Oggi alla cena di Arcore si parlerà
anche del successore di Luca Zaia
UGO MAGRI
ROMA
Sulla premessa (vera o falsa non importa) che la Lega ha stravinto le elezioni al Nord, e il Pdl invece le ha straperse, Bossi getterà lo spadone sulla bilancia. In amicizia, per carità, perché lui e Berlusconi hanno giurato a vicenda di non litigare mai più. Però ci sono un paio di questioni in sospeso che riguardano il governo e la politica di qui al 2013. Due questioni su cui la Lega vuole parole chiare già stasera, quando Silvio e Umberto si siederanno a tavola.
Anzitutto, il ministero delle Politiche agricole. Chi vive in città non si rende conto di che peso abbia, e quanti voti muova, specie in Padania. Ora lì c’è Zaia, del Carroccio, che però è stato eletto governatore in Veneto. Dovrà mollarlo. E nel «do ut des» con il Piemonte, ceduto alla Lega, quel dicastero tornerà al Pdl. In teoria ci sarebbe Galan, spodestato proprio da Zaia. Ma Galan pensa di meritare ben altro. E poi la Lega gli rimprovera di avere sparso veleni, ha consegnato a Berlusconi un dossier di interviste e discorsi dove (tolta l’accusa di sbranare i bambini) Galan imputa al Carroccio la qualunque. Per cui, una volta accomodati a cena, Bossi dirà al premier: «Noi rinunciamo all’Agricoltura, d’accordo; ma chi dei vostri sarà ministro dopo Zaia, lo decidiamo noi». Quel «qualcuno» nella testa del Senatùr ha nome e cognome, si tratta di Enzo Ghigo che i leghisti considerano amico fedele. Se Berlusconi darà l’okay, al Nord passerà il messaggio che va avanti chi è gradito alla Lega, e chi non lo è viene punito duro.
Qui può nascere il mugugno, i dirigenti Pdl si sentiranno sacrificati, piangeranno calde lacrime col Capo, i finiani ne profitteranno per chiedere fermezza verso il Carroccio. Ma al dunque, fra il prendere e il lasciare, si può scommettere per cosa opteranno i «berluscones». Che spargono voci incontrollate, tipo quella di Bossi deciso a reclamare qui e subito la poltrona di vice-premier per Calderoli, in modo da sancire il diverso equilibrio nel centrodestra: ipotesi che Berlusconi aveva già soppesato un anno e mezzo fa ma poi dovette abbandonare perché i vice-premier sarebbero stati due, e nel Pdl si sarebbe scatenata la rissa tra i pretendenti.
Calderoli, tra parentesi, mira più in alto: vorrebbe tracciare la rotta sulle riforme istituzionali. Ed è l’altra questione che si toccherà stasera ad Arcore, politicamente insidiosa.
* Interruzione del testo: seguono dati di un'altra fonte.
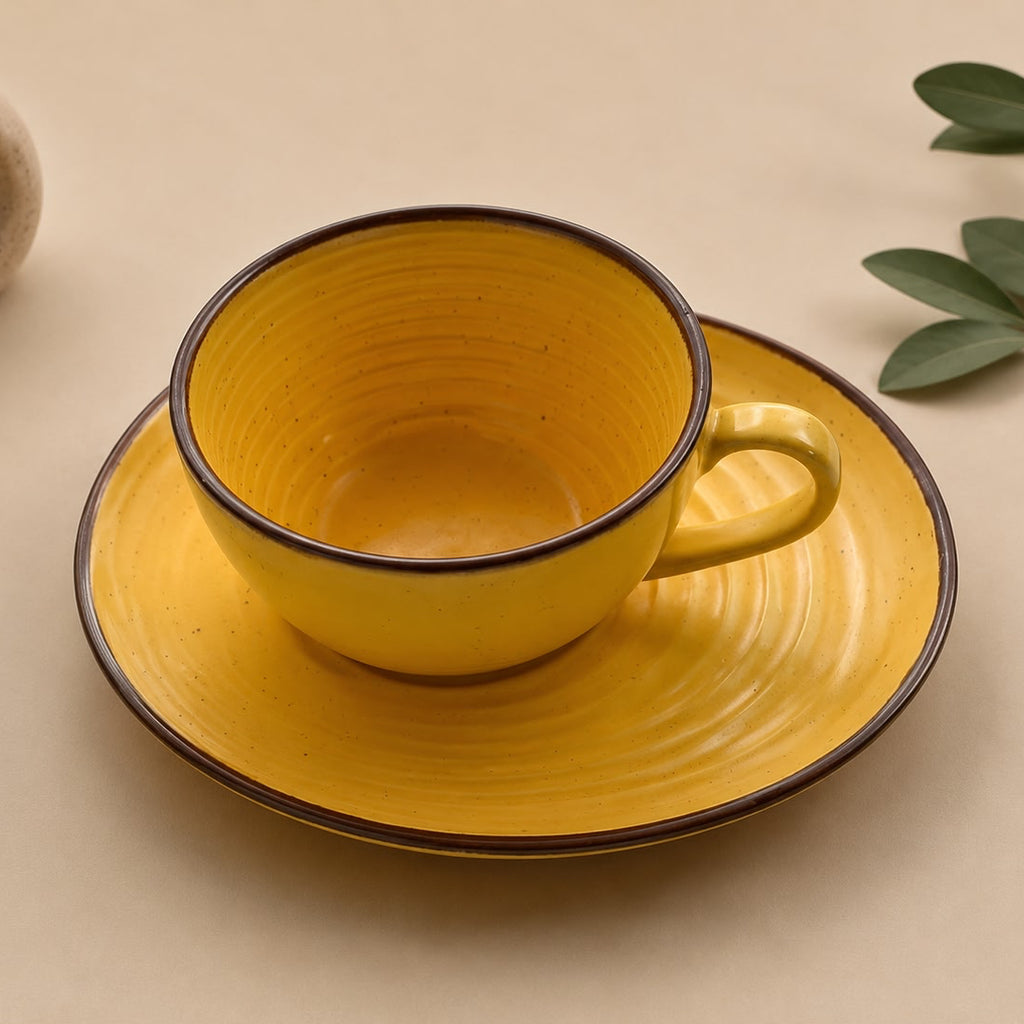 Yellow ceramic cup and saucer on a beige surface with a small plant.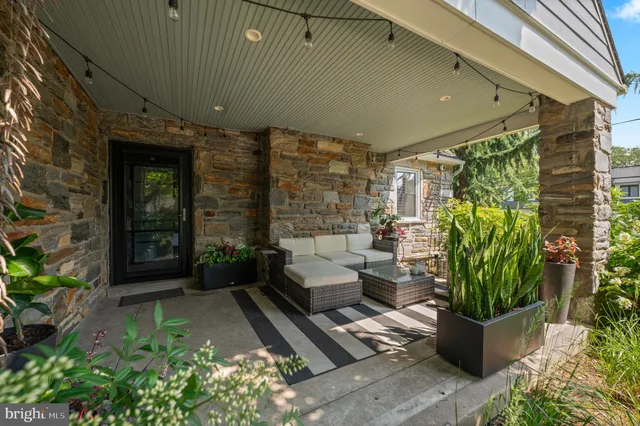 a view of a dining room and livingroom with furniture wooden floor a chandelier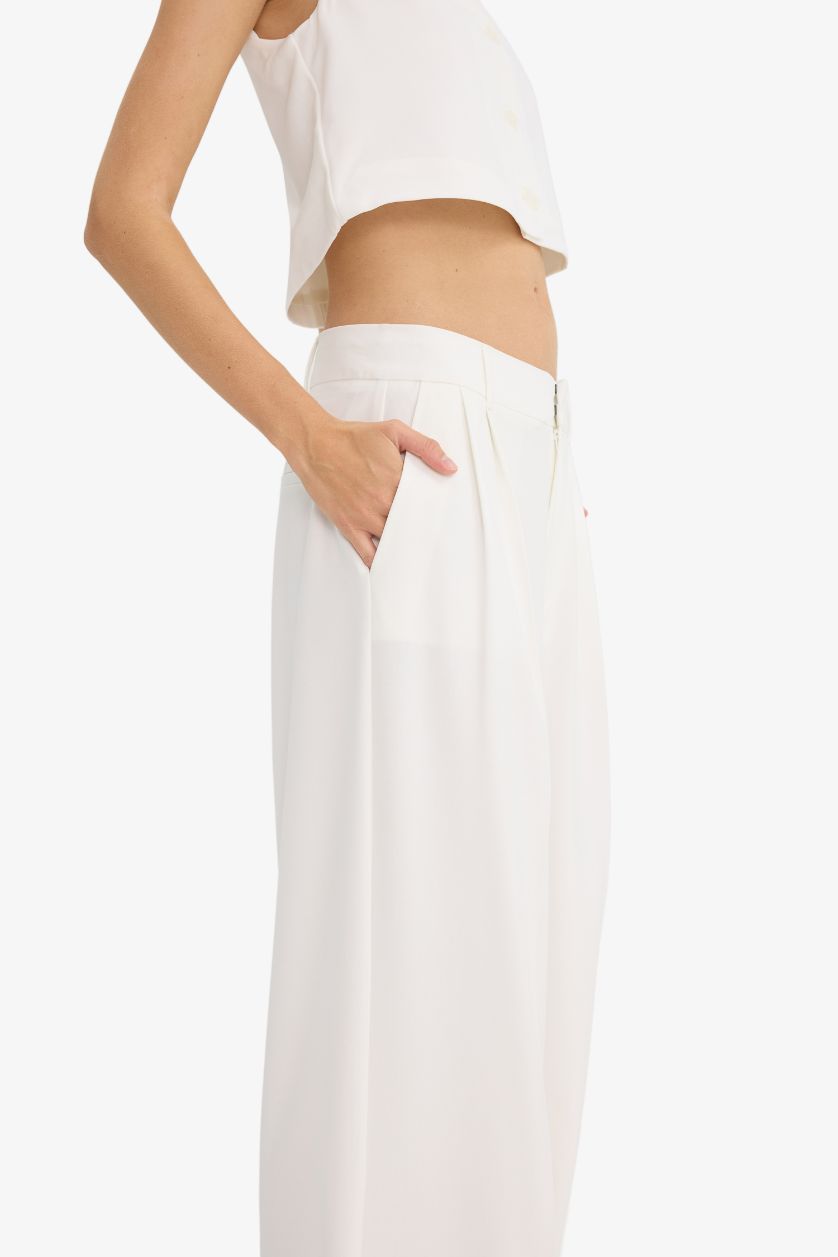 حريمي بيج فاتح بنطلون وايد ليج برجل واسع بجيب وخصر عالي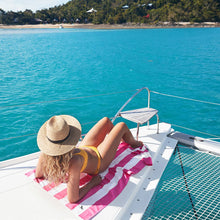 Load image into Gallery viewer, Woman on boat laying on Extra Large Dock &amp; Bay Quick Dry Towel in Phi Phi Pink. 

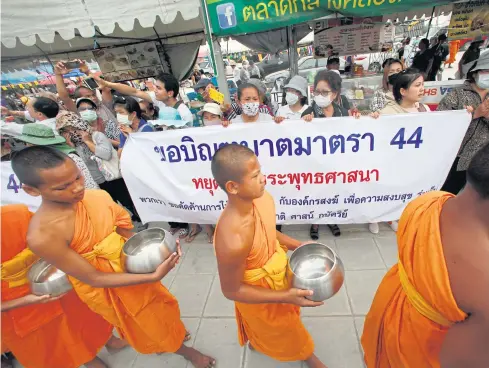  ?? PATTARAPON­G CHATPATTAR­ASILL ?? Wat Phra Dhammakaya novices holding alms bowls walk past the temple’s supporters.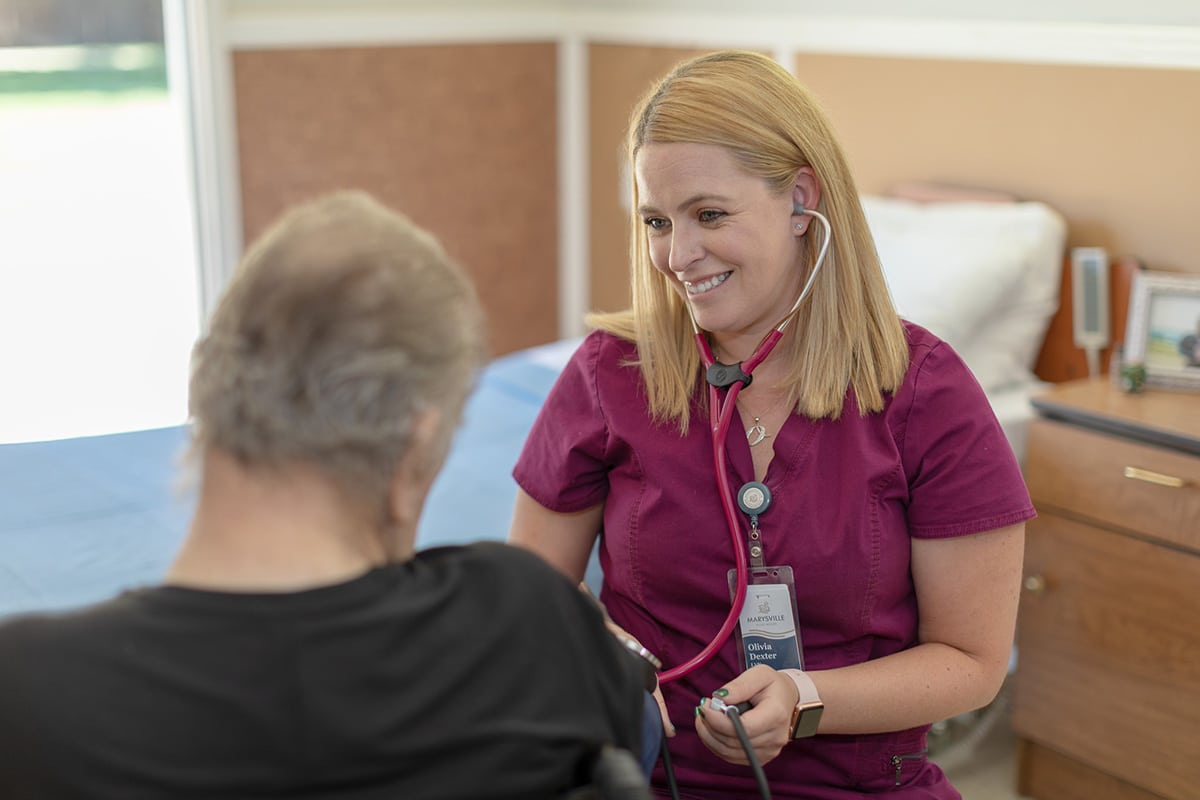 A nurse checking a mans blood pressure at Marysville Post Acute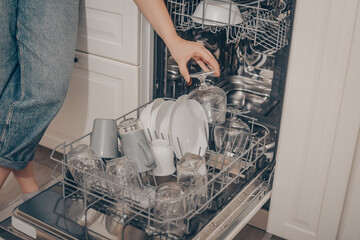 Built-in dishwasher, dishwashing. A woman loads washed dishes, cups, glasses. A woman's tender hand puts a glass goblet in the dishwasher or pulls out, unloads.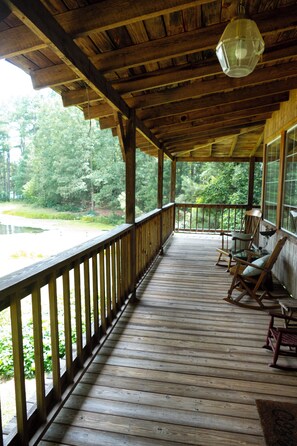 A wooden porch with a railing, a hanging light fixture, and several rocking chairs. - Your Personal Fall Retreat (Dinwiddie)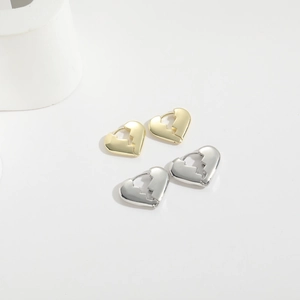 Polished gold and silver broken heart metal hoop earrings for women on white background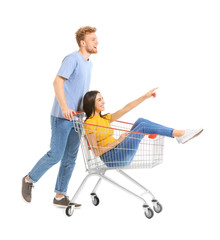 Young couple with shopping cart on white background © Pixel-Shot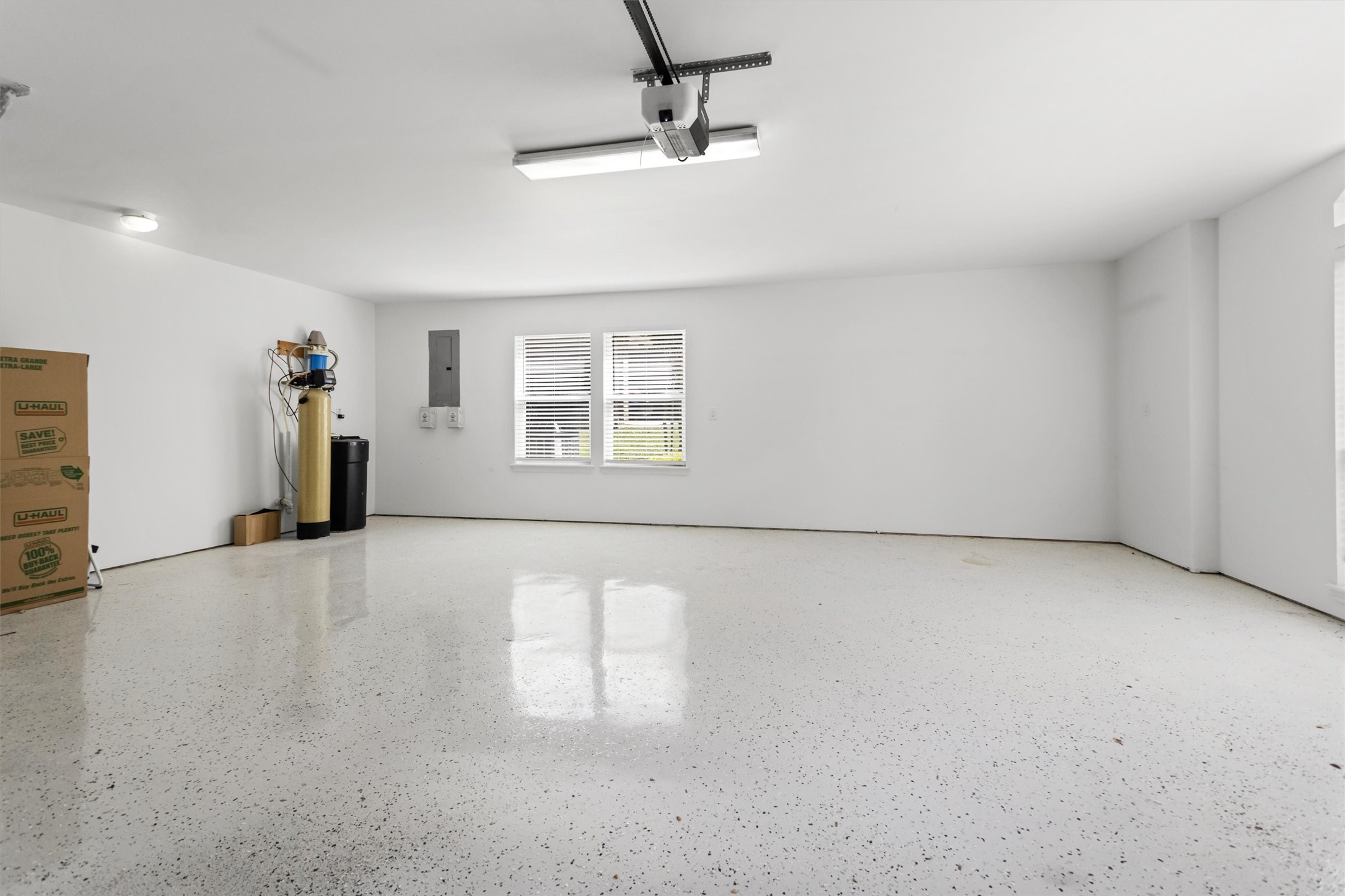 Check out this huge two-car garage! Its got fresh epoxied floors, new insulated doors, and a new opener, so theres plenty of room for your cars and gear. Plus, youve got a water softener and the sprinkler system controls all tucked away in here.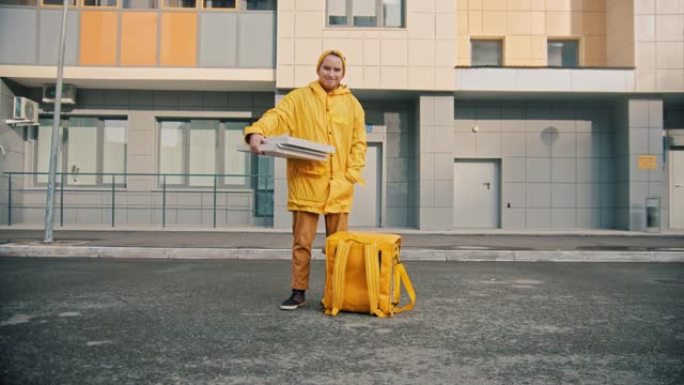 穿着黄色衣服的男子快递员送食物-拿着披萨盒和微笑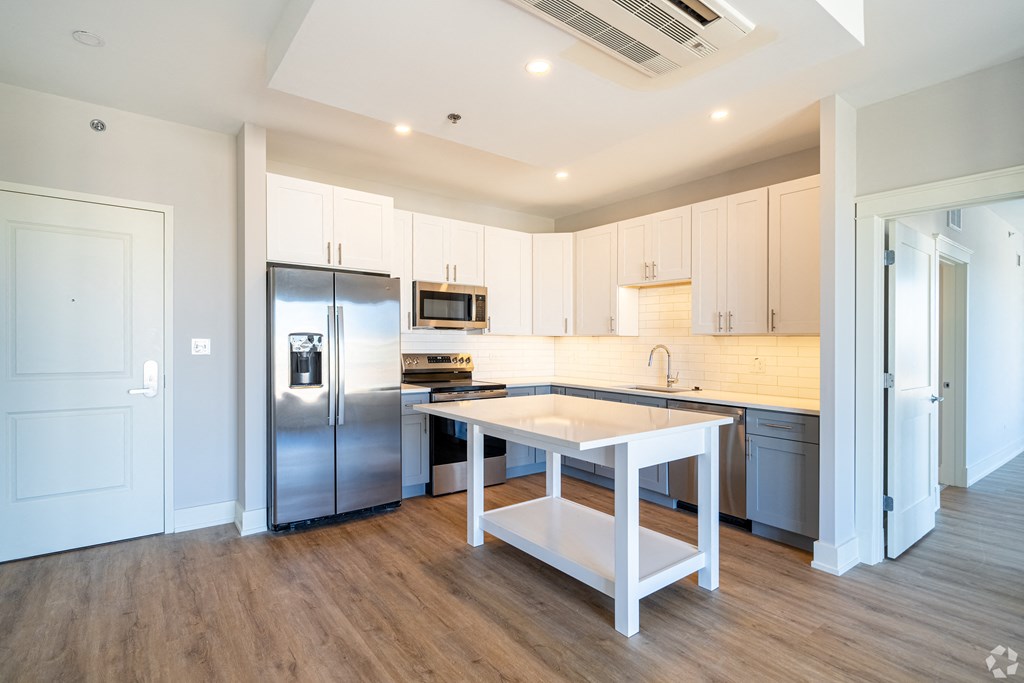 a large kitchen with stainless steel appliances and white cabinets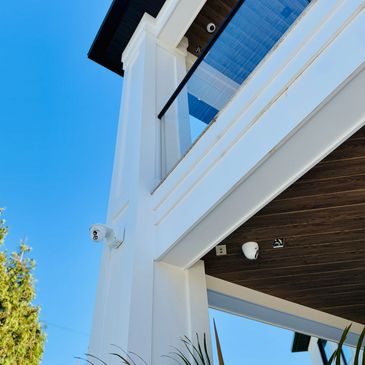 Modern white building corner with security cameras under clear blue sky.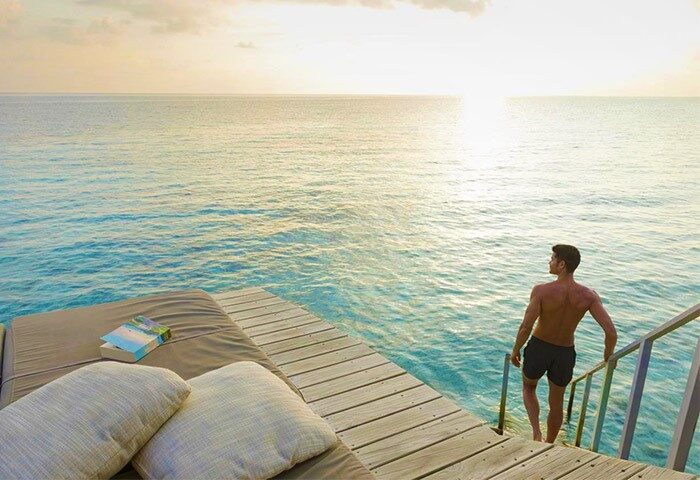 Gay-friendly Centara Ras Fushi Resort & Spa Maldives: Man entering turquoise water from a private deck at sunset. Ideal gay travel destination.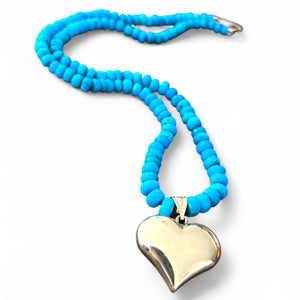 GOLD PUFFY HEART ON A TURQUOISE NECKLACE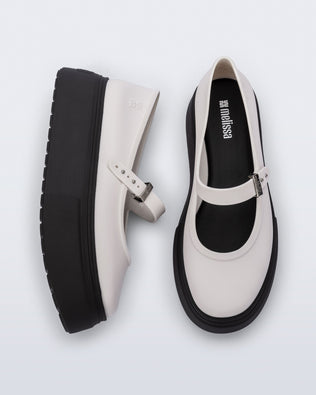 top and side view of a pair of white Soft Ballerina Platform flats with black soles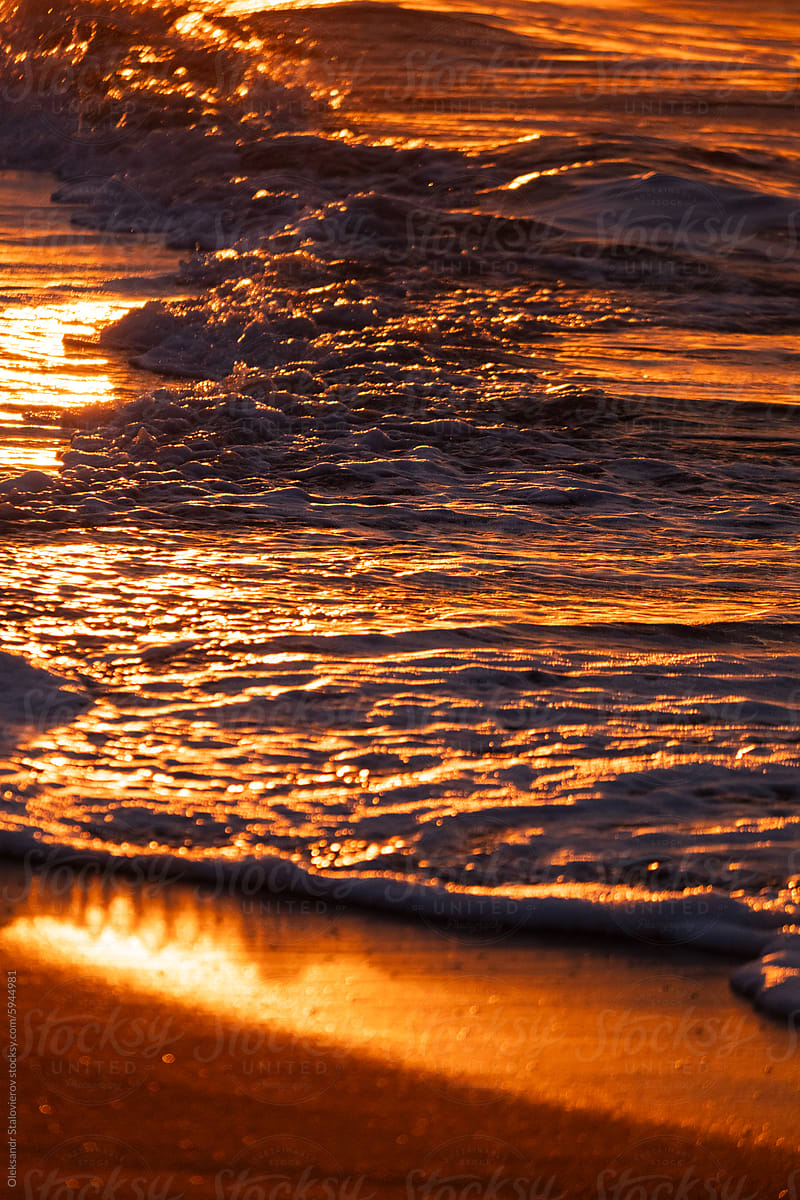 Dramatic orange sunrise on beach.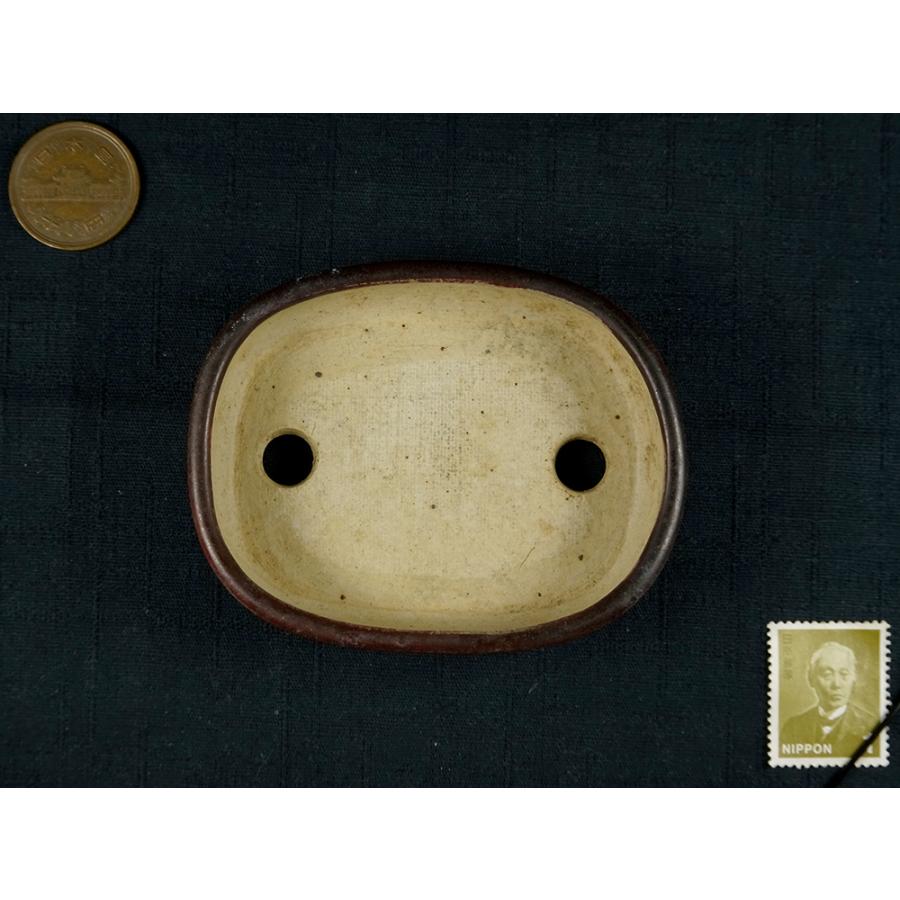 せいこ 辰砂釉窯変切立隅丸切足長方  横幅8.2cmの画像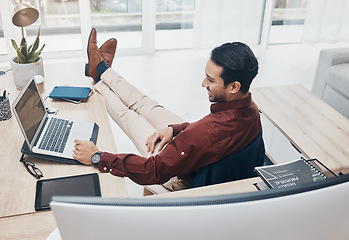 Image showing Working from home man with feet up on desk reading news on laptop with job confidence, productivity and online career. Remote worker, entrepreneur or professional person relax and smiling on computer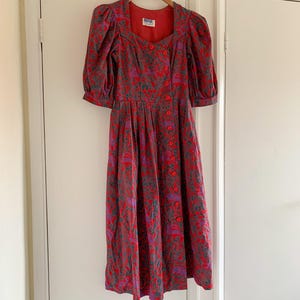 Könnte beinhalten: Ein rotes und violettes Blumenkleid mit quadratischem Ausschnitt und Knopfleiste. Das Kleid hat Puffärmel und eine Midi-Länge.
Bossi ricorderà al Cavaliere che ministro delle riforme, fino a prova contraria, è ancora lui. E che sua intenzione sarebbe di esercitare la delega dando credito a Calderoli. Il quale, a quel punto, tirerà fuori di tasca dei fogli con su scritta la grande riforma targata Lega: federalismo, si capisce, bilanciato dal semi-presidenzialismo alla francese. In pratica, un Capo dello Stato coi vasti poteri di Sarkozy, poi si vedrà se eletto a turno unico o a doppio turno (sistema preferito dalla sinistra italiana). Calderoli spera in questo modo di agganciare il Pd e di mettere il federalismo in cassaforte. Berlusconi verrà lusingato: «Caro Silvio, con il sistema francese potrai salire al Colle dopo Napolitano...». Se il Cavaliere non le desse retta, la Lega sarebbe pronta a tutto. Perfino a presentare in modo autonomo la sua proposta. E non sarebbe un bel segnale per la tenuta del governo.
Anche qui, però: se il progetto Calderoli va avanti, il Pdl rischia di apparire l’ennesima volta a traino. Un vagone eternamente agganciato alla «locomotiva Lega». Ecco perché il gruppo dirigente berlusconiano sta lavorando a una «proposta complessiva» sulle riforme che verrà depositata in Parlamento la prossima settimana. Già domani (nell’attesa dell’incontro chiarificatore tra il Cavaliere e Fini che ancora risulta da fissare) si riunirà l’ufficio di presidenza. Che batterà un colpo sulle riforme per dire: oltre alla Lega, esistiamo anche noi.
http://www.lastampa.it/redazione/cmsSez ... girata.asp
Il 60% degli italiani si è fatta infinocchiare votando contro il Referendum che pur tra errori vari proponeva un deciso rinnovamento del Paese...continueremo nella palude delle non decisioni, degli intrallazzi, etc etc.